What the sustainability claim really means
The most important question with any swim label is not whether it uses the word sustainable, but whether the materials and construction can hold up once the marketing gloss fades. Lido’s answer begins with regenerated nylon, which gives the line a more responsible material story than standard virgin synthetics, and the brand says it uses as little plastic as possible. That is a meaningful position in swimwear, where stretch, recovery, and durability often depend on petroleum-based fibers, and where too many labels treat eco language as an accessory.
The good news is that the sustainability pitch is paired with local production. Ethical manufacturing in Northern Italy gives the brand a tighter supply chain and a craft narrative that feels more believable than a far-flung, fast-fashion version of resortwear. For shoppers, that combination matters: regenerated nylon can reduce the guilt, but local production and artisan construction are what help a bikini survive more than one summer.

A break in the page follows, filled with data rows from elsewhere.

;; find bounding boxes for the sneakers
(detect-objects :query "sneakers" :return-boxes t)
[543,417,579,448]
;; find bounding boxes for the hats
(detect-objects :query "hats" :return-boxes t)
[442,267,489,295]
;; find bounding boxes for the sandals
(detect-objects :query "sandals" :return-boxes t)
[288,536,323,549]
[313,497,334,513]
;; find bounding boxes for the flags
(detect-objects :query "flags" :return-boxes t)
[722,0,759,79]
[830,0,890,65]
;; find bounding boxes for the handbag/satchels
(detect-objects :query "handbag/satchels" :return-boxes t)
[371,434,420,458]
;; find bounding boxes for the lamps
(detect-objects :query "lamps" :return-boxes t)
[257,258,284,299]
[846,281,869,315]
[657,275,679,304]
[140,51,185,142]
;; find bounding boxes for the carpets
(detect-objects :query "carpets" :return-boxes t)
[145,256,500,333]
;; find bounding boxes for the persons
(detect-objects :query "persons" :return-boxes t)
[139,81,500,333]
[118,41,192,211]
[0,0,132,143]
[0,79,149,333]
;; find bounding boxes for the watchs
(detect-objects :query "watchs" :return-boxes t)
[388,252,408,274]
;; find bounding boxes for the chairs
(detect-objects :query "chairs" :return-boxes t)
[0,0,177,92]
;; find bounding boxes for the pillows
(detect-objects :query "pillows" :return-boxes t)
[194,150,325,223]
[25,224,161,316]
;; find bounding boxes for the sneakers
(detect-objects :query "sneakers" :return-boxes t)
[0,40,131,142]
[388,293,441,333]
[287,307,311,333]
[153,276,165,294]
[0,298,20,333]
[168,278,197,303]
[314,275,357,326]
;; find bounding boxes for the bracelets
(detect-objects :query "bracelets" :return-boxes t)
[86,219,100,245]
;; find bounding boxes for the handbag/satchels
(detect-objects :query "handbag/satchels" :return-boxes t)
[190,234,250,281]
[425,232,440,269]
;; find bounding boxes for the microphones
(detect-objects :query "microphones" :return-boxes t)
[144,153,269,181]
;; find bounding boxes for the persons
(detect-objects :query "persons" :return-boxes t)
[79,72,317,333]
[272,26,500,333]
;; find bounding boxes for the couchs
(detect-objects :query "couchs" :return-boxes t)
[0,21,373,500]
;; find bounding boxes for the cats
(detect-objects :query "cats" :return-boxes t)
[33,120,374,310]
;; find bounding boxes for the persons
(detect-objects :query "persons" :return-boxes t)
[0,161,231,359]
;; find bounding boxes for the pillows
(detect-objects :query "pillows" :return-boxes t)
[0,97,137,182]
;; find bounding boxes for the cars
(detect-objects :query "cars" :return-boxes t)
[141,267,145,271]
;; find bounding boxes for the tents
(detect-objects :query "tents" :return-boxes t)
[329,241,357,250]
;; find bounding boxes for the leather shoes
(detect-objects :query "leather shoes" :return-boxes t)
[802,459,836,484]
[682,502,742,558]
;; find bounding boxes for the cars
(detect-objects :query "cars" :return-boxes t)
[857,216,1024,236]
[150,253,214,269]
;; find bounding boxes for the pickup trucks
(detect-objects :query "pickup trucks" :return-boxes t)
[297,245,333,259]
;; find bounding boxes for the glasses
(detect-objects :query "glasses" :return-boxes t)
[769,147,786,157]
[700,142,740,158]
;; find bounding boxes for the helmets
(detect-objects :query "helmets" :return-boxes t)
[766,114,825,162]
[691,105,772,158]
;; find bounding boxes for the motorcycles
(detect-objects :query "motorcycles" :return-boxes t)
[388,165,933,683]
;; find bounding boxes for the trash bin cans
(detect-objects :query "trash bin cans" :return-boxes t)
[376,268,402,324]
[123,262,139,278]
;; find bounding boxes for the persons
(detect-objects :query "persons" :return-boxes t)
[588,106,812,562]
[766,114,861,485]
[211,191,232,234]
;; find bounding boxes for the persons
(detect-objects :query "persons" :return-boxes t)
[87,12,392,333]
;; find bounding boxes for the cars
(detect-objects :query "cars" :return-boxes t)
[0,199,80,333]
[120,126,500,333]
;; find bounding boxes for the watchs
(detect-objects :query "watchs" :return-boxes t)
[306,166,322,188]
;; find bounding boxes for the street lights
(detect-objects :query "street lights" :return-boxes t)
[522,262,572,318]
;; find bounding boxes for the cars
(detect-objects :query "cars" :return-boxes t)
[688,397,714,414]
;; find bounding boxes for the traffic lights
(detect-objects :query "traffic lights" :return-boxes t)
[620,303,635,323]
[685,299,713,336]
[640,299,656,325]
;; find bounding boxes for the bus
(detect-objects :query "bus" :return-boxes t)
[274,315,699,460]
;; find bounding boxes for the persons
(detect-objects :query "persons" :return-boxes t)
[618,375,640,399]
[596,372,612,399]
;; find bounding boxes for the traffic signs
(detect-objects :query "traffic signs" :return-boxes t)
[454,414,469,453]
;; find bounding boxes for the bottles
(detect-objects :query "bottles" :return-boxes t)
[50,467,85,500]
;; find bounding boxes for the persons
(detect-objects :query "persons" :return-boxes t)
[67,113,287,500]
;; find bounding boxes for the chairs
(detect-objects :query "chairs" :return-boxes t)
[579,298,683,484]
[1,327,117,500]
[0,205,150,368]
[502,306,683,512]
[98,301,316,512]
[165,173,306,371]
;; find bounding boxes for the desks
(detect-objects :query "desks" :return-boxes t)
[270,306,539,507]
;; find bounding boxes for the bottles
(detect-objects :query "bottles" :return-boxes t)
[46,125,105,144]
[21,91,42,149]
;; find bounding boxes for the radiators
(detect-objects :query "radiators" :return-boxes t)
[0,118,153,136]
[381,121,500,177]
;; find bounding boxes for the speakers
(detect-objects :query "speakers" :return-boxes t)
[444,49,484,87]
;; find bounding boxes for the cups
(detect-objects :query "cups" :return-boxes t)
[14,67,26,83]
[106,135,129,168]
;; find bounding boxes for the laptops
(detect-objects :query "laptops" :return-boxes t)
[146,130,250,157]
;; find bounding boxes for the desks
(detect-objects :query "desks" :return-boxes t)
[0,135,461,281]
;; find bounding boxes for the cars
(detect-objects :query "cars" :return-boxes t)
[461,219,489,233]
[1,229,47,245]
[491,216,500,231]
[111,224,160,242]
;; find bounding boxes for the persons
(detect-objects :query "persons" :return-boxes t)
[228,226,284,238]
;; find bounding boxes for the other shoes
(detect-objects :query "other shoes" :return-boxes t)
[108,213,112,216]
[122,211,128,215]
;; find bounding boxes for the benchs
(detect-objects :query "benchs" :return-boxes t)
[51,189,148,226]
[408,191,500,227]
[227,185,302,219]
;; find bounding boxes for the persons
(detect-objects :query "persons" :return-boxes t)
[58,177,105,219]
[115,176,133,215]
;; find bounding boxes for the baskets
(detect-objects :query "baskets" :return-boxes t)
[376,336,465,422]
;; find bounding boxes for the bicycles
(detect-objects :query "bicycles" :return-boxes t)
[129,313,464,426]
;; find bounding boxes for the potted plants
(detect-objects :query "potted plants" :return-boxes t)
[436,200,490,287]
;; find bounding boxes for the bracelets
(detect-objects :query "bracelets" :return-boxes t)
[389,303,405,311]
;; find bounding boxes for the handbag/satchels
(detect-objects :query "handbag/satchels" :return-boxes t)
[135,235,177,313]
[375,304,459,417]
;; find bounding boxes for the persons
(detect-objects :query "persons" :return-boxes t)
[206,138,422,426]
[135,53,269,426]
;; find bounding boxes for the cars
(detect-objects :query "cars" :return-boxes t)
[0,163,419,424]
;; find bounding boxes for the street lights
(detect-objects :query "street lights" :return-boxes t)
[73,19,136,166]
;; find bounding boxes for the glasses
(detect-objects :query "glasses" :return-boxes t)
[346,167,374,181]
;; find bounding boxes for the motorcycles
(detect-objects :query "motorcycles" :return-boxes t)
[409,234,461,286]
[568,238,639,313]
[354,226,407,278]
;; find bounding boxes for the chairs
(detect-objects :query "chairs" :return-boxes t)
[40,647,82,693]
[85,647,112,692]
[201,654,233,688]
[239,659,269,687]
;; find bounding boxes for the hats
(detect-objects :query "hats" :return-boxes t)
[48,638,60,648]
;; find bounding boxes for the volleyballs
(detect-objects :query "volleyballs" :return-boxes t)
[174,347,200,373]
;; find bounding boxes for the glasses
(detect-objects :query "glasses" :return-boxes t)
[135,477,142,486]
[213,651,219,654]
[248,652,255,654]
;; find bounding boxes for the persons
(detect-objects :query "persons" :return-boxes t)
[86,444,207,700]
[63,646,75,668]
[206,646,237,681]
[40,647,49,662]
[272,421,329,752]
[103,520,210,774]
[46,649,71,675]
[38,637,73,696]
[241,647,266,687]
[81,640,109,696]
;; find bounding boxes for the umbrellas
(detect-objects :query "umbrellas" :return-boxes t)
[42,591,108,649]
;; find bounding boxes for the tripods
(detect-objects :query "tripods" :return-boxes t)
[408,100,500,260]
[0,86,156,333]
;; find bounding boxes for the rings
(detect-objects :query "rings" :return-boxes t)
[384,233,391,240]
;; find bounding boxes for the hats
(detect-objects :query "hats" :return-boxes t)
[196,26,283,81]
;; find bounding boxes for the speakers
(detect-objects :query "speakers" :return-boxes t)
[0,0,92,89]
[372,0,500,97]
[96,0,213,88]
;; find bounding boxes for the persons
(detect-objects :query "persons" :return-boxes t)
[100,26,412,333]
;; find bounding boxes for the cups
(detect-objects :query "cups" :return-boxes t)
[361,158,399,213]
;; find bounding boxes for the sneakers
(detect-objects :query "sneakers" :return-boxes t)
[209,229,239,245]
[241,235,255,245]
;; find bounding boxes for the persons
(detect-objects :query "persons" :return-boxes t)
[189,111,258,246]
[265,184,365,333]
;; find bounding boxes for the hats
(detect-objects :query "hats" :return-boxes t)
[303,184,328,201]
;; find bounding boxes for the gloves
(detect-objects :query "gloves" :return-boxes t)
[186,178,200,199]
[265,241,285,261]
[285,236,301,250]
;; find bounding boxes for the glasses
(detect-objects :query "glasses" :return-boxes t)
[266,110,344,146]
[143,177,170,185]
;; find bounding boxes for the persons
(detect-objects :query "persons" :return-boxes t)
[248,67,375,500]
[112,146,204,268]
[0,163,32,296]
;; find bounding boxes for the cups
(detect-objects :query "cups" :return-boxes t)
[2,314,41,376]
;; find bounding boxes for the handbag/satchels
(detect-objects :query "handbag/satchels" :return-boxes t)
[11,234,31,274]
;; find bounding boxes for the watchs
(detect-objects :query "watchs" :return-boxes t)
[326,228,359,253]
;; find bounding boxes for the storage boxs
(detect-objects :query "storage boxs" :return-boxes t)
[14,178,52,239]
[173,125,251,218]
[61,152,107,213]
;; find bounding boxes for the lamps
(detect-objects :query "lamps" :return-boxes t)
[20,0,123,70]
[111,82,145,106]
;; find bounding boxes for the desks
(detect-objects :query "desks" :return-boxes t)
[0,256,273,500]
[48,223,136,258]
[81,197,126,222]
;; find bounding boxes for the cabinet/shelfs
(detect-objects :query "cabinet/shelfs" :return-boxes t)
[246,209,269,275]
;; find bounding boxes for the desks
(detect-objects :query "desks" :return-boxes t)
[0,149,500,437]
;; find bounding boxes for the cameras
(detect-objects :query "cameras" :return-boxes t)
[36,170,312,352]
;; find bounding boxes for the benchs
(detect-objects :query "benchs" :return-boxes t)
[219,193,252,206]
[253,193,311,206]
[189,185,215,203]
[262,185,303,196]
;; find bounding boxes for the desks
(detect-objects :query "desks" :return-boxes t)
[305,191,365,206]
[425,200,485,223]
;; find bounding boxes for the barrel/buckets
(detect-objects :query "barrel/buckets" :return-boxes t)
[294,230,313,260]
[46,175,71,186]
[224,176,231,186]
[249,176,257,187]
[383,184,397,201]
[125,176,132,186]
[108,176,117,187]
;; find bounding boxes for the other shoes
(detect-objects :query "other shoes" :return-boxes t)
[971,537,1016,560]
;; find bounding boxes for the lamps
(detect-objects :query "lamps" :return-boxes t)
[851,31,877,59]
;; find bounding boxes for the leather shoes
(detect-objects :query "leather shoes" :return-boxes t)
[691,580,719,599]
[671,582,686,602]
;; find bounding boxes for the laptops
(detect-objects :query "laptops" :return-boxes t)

Why the fit looks so current
Lido’s strongest selling point is that its clothes understand the body without over-explaining it. Retail descriptions highlight minimal, form-fitting shapes with scooped necklines, crossover straps and plunging backs, details that make the line feel sleek rather than stark. The pieces are made in fast-drying technical fabrics, which is exactly what you want from swimwear that has to move from sea to chair to lunch without losing shape or looking soggy.
The standout styles named by WWD, the Venti triangle bikini, the Tre one-piece and the Trentasei one-piece, show how the brand balances simplicity with enough design tension to stay memorable. A triangle bikini can disappear into the category of basics if it is not cut well. Lido’s version, along with its one-pieces, seems to rely on proportion and line rather than ornament, which is often what makes minimalist swimwear feel expensive instead of empty.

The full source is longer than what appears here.